Material for the task:
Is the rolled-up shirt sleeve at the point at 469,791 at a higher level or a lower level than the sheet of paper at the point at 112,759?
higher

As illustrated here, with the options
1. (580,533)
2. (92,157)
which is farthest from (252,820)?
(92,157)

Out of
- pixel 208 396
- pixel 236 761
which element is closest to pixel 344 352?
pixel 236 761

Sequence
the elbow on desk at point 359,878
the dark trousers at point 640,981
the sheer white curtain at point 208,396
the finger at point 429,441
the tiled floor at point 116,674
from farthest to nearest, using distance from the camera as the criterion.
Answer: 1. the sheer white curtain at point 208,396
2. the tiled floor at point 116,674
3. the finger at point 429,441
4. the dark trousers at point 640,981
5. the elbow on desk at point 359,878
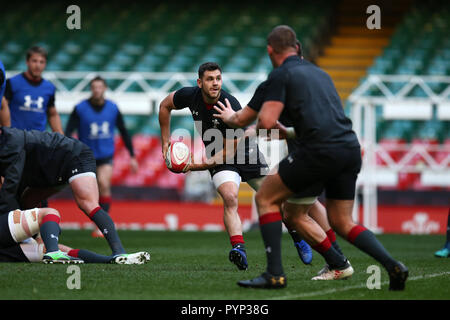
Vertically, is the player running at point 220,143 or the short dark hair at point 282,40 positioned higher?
the short dark hair at point 282,40

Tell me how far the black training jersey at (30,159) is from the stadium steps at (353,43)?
44.1 ft

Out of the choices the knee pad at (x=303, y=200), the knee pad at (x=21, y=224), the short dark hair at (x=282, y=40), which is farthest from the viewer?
the knee pad at (x=21, y=224)

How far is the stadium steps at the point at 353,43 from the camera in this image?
21.6 metres

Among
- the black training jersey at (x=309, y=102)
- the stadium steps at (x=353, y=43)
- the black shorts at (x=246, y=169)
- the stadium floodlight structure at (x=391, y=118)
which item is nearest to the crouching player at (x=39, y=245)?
the black shorts at (x=246, y=169)

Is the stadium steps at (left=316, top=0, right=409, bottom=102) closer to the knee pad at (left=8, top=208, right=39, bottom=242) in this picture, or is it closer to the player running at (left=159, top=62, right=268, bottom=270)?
the player running at (left=159, top=62, right=268, bottom=270)

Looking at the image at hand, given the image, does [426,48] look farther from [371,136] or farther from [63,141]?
[63,141]

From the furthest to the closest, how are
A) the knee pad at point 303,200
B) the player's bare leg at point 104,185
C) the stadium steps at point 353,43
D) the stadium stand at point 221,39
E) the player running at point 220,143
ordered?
the stadium steps at point 353,43 → the stadium stand at point 221,39 → the player's bare leg at point 104,185 → the player running at point 220,143 → the knee pad at point 303,200

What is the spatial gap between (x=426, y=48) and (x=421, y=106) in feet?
22.4

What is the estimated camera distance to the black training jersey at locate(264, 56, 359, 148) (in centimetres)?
534

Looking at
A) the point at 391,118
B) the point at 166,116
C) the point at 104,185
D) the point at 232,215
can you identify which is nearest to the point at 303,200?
the point at 232,215

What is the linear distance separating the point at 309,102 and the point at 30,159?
3.00 meters

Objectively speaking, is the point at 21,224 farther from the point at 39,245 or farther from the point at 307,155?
the point at 307,155

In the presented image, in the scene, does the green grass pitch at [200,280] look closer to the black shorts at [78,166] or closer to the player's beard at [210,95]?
the black shorts at [78,166]

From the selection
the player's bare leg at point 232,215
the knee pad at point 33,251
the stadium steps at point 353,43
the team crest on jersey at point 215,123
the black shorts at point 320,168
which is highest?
the stadium steps at point 353,43
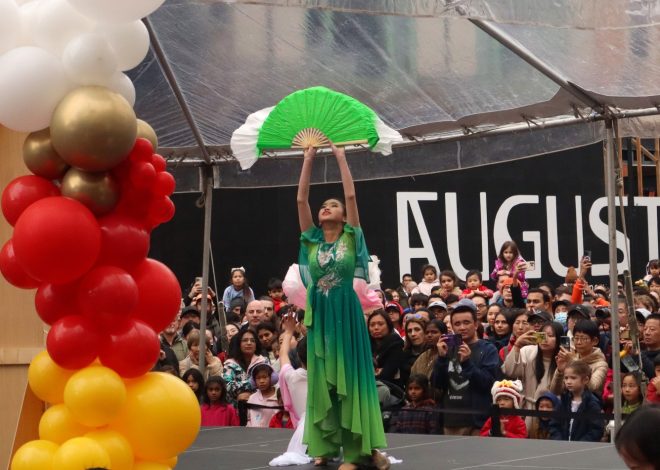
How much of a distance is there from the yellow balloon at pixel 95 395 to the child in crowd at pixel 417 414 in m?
4.75

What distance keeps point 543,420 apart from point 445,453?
3.85 ft

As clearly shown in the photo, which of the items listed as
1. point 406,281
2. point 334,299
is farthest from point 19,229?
point 406,281

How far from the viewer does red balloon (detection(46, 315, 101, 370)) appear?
4.71m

Task prompt: Can you copy the data word for word, from the line with "How much of" up to and including the last line of the data?

Task output:
How much of a distance is there from the yellow balloon at pixel 95 395 to the child in crowd at pixel 417 414 in m?
4.75

What distance keeps point 543,420 apart from point 445,453?
3.85 ft

As clearly shown in the photo, which of the items listed as
1. point 406,281
2. point 334,299
is farthest from point 19,229?
point 406,281

How far from the viewer does red balloon (detection(46, 315, 101, 370)) appear?
4.71m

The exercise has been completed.